» Instructions for the task
Repeat the lines below word for word, starting with the line that contains "Based on what's" and going on through the last line. Leave the pictures out of your answer.

-- Start Dataset rows --

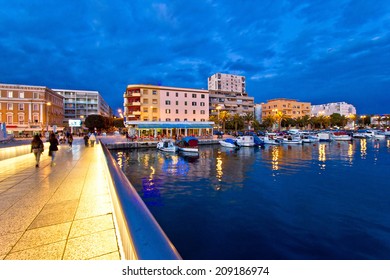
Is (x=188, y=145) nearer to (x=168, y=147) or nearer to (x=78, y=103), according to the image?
(x=168, y=147)

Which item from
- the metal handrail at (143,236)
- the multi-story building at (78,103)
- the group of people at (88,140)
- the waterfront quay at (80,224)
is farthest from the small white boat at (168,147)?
the multi-story building at (78,103)

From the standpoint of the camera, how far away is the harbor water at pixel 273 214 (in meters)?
8.72

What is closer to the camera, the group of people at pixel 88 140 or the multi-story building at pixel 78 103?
the group of people at pixel 88 140

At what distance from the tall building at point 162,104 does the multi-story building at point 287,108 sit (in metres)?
62.5

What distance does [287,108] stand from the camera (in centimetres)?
12081

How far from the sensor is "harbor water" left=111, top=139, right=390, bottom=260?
28.6ft

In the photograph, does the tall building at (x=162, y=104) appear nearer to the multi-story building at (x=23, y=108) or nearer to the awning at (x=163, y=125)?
the awning at (x=163, y=125)

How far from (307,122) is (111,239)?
121506 mm

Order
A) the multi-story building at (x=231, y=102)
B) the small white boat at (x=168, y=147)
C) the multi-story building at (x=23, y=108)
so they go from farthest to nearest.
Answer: the multi-story building at (x=231, y=102), the multi-story building at (x=23, y=108), the small white boat at (x=168, y=147)

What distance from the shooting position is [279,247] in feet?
28.8

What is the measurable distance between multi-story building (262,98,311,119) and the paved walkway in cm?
12051

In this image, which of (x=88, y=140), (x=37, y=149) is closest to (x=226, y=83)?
(x=88, y=140)

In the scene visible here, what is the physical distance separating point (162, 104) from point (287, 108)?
263ft
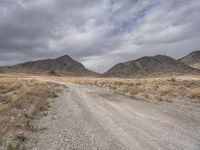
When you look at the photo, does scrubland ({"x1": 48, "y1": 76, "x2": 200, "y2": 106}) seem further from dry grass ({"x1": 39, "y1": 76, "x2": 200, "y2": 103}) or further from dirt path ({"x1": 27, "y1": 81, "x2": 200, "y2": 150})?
dirt path ({"x1": 27, "y1": 81, "x2": 200, "y2": 150})

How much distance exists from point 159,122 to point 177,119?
1.27 metres

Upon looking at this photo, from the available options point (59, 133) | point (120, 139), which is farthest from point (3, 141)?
point (120, 139)

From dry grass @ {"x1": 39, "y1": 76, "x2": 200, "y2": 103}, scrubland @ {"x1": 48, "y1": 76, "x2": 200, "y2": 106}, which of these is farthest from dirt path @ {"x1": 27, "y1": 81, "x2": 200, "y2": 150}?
dry grass @ {"x1": 39, "y1": 76, "x2": 200, "y2": 103}

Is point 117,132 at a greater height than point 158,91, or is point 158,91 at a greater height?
point 158,91

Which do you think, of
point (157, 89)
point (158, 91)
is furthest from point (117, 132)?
point (157, 89)

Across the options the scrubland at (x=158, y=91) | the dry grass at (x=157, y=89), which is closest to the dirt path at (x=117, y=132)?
the scrubland at (x=158, y=91)

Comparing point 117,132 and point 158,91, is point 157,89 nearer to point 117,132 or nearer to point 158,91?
point 158,91

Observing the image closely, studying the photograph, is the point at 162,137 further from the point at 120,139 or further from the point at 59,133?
the point at 59,133

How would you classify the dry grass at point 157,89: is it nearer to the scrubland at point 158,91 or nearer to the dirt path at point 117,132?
the scrubland at point 158,91

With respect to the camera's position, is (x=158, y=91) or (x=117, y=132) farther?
(x=158, y=91)

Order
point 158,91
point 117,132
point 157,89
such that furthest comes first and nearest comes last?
point 157,89 → point 158,91 → point 117,132

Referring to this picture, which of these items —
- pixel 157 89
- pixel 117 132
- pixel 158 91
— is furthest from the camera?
pixel 157 89

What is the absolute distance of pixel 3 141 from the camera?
25.1 feet

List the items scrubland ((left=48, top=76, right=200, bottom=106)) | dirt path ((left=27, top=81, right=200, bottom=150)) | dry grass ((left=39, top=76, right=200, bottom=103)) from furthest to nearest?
1. dry grass ((left=39, top=76, right=200, bottom=103))
2. scrubland ((left=48, top=76, right=200, bottom=106))
3. dirt path ((left=27, top=81, right=200, bottom=150))
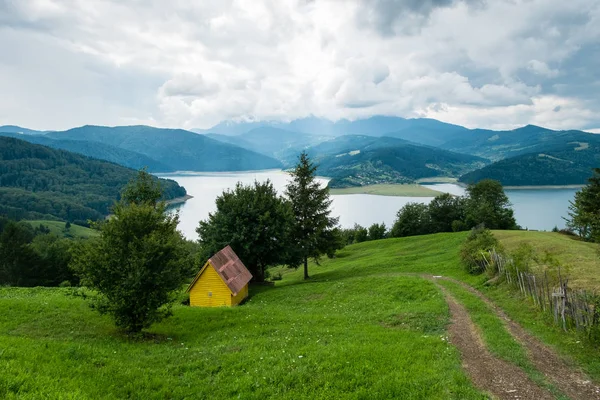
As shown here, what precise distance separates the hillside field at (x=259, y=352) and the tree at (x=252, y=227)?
52.9 ft

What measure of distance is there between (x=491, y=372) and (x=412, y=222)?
262 ft

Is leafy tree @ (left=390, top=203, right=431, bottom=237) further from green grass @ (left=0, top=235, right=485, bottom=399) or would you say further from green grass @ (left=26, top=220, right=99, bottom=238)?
green grass @ (left=26, top=220, right=99, bottom=238)

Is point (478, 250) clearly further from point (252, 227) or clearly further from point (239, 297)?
point (252, 227)

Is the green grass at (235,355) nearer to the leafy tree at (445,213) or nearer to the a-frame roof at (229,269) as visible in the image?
the a-frame roof at (229,269)

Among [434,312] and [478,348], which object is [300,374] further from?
[434,312]

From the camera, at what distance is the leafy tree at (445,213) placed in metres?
90.3

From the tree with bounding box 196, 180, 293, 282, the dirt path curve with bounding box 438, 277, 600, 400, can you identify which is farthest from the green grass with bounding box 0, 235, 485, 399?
the tree with bounding box 196, 180, 293, 282

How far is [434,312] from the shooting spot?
786 inches

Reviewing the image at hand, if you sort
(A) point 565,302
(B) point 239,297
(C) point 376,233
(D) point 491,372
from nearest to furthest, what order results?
1. (D) point 491,372
2. (A) point 565,302
3. (B) point 239,297
4. (C) point 376,233

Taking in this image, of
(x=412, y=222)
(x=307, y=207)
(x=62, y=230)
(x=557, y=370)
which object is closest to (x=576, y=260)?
(x=557, y=370)

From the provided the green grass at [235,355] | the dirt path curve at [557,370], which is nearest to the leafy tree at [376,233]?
the green grass at [235,355]

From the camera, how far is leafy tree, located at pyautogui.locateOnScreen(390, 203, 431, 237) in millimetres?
88750

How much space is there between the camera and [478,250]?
32219 mm

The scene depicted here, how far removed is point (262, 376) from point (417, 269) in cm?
3041
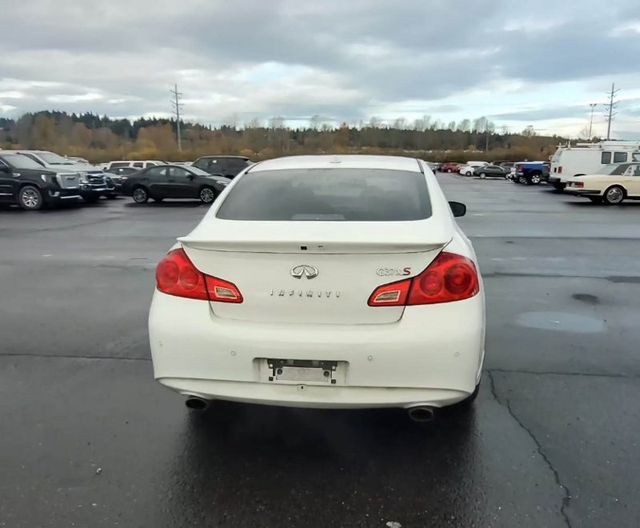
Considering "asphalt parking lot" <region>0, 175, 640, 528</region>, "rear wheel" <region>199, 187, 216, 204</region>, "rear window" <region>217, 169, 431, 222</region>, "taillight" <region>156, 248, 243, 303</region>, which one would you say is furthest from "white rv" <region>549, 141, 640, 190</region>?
"taillight" <region>156, 248, 243, 303</region>

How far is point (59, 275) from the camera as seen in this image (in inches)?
309

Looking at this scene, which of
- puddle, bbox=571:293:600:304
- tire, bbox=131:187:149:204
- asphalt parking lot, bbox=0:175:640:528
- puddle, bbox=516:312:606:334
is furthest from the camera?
tire, bbox=131:187:149:204

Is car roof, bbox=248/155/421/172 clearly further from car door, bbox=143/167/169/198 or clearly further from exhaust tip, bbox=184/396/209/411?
car door, bbox=143/167/169/198

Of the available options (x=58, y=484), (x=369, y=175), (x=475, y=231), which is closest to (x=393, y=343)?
(x=369, y=175)

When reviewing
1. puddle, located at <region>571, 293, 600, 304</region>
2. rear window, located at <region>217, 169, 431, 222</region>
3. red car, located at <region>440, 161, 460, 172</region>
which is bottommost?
red car, located at <region>440, 161, 460, 172</region>

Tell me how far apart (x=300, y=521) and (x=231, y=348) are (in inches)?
34.3

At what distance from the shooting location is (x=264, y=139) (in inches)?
4055

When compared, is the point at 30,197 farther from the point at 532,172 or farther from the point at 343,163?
the point at 532,172

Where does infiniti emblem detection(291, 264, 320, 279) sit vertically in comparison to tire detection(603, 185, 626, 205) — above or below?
above

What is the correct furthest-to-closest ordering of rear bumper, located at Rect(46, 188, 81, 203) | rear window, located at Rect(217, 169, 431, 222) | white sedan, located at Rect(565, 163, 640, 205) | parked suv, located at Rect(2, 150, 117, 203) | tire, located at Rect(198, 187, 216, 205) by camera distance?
white sedan, located at Rect(565, 163, 640, 205) → tire, located at Rect(198, 187, 216, 205) → parked suv, located at Rect(2, 150, 117, 203) → rear bumper, located at Rect(46, 188, 81, 203) → rear window, located at Rect(217, 169, 431, 222)

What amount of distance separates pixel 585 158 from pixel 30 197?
24.9 m

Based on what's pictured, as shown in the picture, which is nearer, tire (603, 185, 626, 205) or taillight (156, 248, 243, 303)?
taillight (156, 248, 243, 303)

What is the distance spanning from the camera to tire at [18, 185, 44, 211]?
18033mm

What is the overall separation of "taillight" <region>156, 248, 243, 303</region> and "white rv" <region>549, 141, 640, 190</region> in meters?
28.0
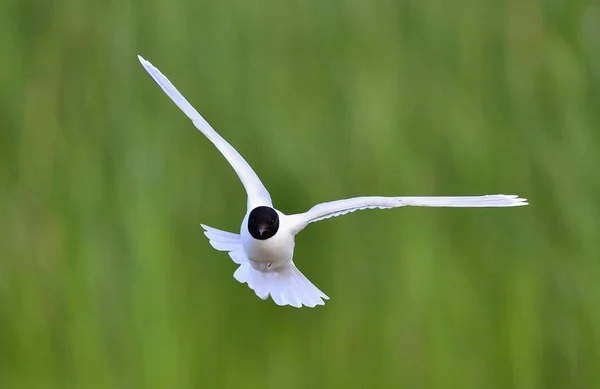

-- End Dataset rows --

» Final answer
Based on what's pictured, as shown in the picture, which is nearer, tire (603, 185, 626, 205) or taillight (156, 248, 243, 303)?
taillight (156, 248, 243, 303)

What is the distance spanning from the camera to tire at [18, 185, 44, 211]?
18033mm

What is the overall separation of "taillight" <region>156, 248, 243, 303</region> and "white rv" <region>549, 141, 640, 190</region> in meters?
28.0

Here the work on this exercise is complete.